The undercurrent of these years was the tensions that flared up at Oka and Ipperwash. In 1991, Dan and Mary Lou helped plant a White Pine of Peace at the Forks of the Thames to remember what happened at Oka. Each year, they mark July 11 (the day the stand-off began) with ceremony.  Continuing his work with the White Roots of Peace, for many decades Dan was at the forefront of ensuring Indigenous perspectives about Canada were shared broadly, and helping Canadians better understand Indigenous cultures, histories, and traditions.

As part of this work in the early 2000s, Dan and Mary Lou were formative in bringing about the Gathering of the Good Minds. This three-day festival brought together Indigenous and non-Indigenous peoples to celebrate Indigenous Arts, Wisdom, and Culture. To make this idea a reality, Dan invited community organizations such as Wiiche Ke Yig, Museum London, Museum of Archeology, Nokee Kwe, N’Amerind Friendship Centre, and the London Children’s Museum. The Gathering of the Good Minds demonstrates Dan’s mission in life. He was someone who united people, lifting each other up and celebrating their traditions and cultures.

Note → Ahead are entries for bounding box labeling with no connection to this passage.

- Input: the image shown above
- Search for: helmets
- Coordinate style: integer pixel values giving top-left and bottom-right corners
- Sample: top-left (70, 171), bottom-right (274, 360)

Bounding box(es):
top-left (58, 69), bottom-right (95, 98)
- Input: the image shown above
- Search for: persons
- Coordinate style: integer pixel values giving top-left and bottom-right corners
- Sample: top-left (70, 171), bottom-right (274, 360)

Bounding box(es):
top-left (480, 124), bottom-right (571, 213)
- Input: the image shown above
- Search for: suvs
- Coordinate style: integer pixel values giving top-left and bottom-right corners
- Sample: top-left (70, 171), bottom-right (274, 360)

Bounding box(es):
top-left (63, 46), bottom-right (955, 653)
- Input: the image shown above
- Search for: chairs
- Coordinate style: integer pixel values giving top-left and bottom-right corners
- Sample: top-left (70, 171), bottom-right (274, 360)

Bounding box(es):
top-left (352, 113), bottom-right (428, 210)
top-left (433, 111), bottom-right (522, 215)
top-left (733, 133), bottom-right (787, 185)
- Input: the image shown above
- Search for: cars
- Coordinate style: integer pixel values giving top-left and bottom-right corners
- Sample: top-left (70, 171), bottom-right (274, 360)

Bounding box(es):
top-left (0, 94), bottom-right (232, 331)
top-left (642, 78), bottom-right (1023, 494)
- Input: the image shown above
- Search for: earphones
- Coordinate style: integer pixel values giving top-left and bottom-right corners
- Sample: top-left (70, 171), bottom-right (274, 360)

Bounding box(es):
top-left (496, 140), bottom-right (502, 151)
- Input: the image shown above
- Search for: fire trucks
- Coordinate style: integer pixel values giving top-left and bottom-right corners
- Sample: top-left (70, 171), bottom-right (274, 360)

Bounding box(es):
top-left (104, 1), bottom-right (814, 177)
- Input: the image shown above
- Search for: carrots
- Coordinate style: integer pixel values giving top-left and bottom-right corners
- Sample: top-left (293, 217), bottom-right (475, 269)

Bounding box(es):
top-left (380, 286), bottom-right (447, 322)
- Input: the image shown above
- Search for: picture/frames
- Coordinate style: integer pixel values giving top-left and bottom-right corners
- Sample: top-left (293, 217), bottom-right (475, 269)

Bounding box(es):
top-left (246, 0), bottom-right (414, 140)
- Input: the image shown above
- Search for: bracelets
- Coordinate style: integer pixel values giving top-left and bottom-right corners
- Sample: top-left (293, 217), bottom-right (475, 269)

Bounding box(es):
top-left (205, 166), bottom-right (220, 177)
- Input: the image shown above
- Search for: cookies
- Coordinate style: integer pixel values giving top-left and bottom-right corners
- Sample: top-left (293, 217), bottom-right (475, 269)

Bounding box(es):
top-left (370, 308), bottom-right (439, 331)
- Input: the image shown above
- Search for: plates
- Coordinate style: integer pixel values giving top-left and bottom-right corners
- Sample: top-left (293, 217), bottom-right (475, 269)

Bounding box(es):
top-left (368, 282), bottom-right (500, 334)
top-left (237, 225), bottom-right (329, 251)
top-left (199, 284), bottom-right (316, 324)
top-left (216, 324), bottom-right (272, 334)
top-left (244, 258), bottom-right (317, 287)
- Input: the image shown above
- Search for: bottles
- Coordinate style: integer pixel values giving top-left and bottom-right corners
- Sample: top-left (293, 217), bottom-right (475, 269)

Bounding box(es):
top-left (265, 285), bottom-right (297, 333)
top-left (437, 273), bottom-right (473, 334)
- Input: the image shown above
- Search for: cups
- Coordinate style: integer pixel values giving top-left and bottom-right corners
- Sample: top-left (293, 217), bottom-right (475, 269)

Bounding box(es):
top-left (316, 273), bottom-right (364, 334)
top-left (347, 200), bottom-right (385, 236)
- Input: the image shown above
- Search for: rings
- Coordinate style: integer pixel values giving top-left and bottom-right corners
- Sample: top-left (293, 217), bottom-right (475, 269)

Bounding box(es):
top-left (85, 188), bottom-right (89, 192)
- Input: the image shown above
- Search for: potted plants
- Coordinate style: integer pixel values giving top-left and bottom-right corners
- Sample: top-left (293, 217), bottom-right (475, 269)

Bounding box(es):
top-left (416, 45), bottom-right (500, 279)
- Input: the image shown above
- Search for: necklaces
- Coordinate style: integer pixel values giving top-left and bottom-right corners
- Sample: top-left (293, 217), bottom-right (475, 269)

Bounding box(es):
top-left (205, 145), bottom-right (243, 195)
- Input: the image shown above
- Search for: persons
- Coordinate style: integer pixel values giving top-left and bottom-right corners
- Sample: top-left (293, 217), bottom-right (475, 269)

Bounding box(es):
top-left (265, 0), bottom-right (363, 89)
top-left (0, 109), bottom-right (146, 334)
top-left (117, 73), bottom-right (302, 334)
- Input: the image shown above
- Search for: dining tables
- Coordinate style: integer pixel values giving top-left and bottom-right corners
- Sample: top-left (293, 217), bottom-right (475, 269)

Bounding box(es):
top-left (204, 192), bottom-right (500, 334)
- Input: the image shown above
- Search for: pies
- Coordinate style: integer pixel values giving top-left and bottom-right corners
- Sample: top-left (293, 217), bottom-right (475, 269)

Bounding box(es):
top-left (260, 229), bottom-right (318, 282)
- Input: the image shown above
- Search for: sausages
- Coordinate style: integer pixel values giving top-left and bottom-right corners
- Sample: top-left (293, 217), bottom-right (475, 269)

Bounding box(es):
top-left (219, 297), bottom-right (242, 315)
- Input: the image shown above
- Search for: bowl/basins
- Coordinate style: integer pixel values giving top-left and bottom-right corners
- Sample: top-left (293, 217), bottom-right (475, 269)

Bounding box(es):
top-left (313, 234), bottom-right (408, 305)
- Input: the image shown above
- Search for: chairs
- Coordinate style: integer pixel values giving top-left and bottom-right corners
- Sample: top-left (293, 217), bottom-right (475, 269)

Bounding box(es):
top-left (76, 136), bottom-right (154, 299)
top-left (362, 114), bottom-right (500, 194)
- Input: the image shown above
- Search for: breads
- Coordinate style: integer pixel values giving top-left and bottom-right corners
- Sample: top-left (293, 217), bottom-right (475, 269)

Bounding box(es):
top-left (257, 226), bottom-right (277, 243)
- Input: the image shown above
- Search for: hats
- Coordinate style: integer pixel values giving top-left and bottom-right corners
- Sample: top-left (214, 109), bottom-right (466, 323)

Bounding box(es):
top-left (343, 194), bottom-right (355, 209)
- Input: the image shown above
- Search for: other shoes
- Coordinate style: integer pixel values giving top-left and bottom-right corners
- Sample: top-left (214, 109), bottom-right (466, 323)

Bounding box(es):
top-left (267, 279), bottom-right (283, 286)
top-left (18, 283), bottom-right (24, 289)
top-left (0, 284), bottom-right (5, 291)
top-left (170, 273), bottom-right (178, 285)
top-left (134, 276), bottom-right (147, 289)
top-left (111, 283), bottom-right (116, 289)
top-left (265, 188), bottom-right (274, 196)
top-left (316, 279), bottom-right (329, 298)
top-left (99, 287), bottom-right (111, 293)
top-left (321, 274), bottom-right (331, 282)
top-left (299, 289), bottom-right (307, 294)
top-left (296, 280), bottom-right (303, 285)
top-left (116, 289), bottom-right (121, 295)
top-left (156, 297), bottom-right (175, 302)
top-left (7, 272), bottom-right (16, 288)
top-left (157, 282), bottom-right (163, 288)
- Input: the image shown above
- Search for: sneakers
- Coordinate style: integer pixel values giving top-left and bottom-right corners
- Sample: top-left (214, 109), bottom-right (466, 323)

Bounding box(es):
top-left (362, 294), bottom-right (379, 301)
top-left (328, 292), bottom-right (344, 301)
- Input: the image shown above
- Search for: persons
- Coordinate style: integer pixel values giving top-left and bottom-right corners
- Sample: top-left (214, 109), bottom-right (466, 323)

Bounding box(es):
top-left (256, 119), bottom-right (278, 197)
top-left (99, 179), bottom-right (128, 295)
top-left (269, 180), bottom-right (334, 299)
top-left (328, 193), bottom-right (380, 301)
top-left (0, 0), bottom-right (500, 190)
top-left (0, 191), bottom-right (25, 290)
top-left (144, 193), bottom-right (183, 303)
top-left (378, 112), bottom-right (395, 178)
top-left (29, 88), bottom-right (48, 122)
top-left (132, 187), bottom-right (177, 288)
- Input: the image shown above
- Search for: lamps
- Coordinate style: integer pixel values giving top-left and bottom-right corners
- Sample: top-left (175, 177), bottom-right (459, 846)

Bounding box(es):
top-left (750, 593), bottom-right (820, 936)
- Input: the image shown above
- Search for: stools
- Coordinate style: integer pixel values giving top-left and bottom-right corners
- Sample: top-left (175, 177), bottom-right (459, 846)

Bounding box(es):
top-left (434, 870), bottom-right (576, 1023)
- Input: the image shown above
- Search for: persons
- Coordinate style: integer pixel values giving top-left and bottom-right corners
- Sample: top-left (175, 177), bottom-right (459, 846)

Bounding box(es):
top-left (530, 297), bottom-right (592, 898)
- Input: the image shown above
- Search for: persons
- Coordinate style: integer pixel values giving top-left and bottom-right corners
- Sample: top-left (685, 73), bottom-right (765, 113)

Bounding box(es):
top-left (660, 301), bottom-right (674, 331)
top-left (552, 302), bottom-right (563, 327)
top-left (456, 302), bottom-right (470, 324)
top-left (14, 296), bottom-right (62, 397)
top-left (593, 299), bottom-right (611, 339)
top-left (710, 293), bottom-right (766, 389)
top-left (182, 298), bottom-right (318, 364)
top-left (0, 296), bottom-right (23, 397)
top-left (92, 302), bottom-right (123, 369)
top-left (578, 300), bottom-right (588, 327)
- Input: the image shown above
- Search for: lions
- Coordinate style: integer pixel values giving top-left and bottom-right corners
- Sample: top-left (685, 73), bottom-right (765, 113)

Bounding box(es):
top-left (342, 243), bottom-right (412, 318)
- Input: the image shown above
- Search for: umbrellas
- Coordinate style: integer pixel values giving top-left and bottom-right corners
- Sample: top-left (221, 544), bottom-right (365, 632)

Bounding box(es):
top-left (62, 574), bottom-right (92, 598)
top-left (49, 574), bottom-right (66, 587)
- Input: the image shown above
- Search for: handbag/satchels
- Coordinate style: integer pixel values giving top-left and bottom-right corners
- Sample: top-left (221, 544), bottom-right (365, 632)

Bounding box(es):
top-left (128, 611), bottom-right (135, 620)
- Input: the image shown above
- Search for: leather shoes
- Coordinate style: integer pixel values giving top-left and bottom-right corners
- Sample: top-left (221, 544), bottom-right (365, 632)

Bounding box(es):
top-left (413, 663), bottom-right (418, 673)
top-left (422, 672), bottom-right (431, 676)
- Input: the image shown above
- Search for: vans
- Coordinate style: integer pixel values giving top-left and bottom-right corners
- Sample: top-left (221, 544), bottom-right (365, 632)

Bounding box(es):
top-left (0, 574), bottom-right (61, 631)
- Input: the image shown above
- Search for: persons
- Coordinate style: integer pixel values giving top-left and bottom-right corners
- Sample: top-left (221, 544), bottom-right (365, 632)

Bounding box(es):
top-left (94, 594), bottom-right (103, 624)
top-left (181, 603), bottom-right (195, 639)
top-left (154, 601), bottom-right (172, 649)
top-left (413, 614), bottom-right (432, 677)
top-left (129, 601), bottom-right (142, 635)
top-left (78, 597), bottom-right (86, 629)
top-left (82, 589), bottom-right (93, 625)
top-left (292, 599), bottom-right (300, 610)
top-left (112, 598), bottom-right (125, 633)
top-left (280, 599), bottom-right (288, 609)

Later in life, Dan took up teaching. That was the context where I first met him, at the university. At that time, Dan and Mary Lou were teaching in the Faculty of Information and Media Studies, as well as Brescia University College. By that point, the couple had received an honorary doctorate from Noble International Environmental Peace University; in 2022, they also received similar recognition from Western.

What is clear from all of this is Dan’s longstanding commitment to teaching and learning about his Haudenosaunee roots and their place on a continent dominated by newcomers. At a time when very few people were working to bridge settler Canadian and Indigenous perspectives on the world, Dan was at the microphone, hosting conferences, and teaching courses.

In this work, he served a role not unlike the building with which he grew up. Like Chiefswood itself, Dan served as a conduit for Indigenous and Settler peoples to come and learn from each other. With a year passed since he left us, it is now time for us to continue this work in his honour.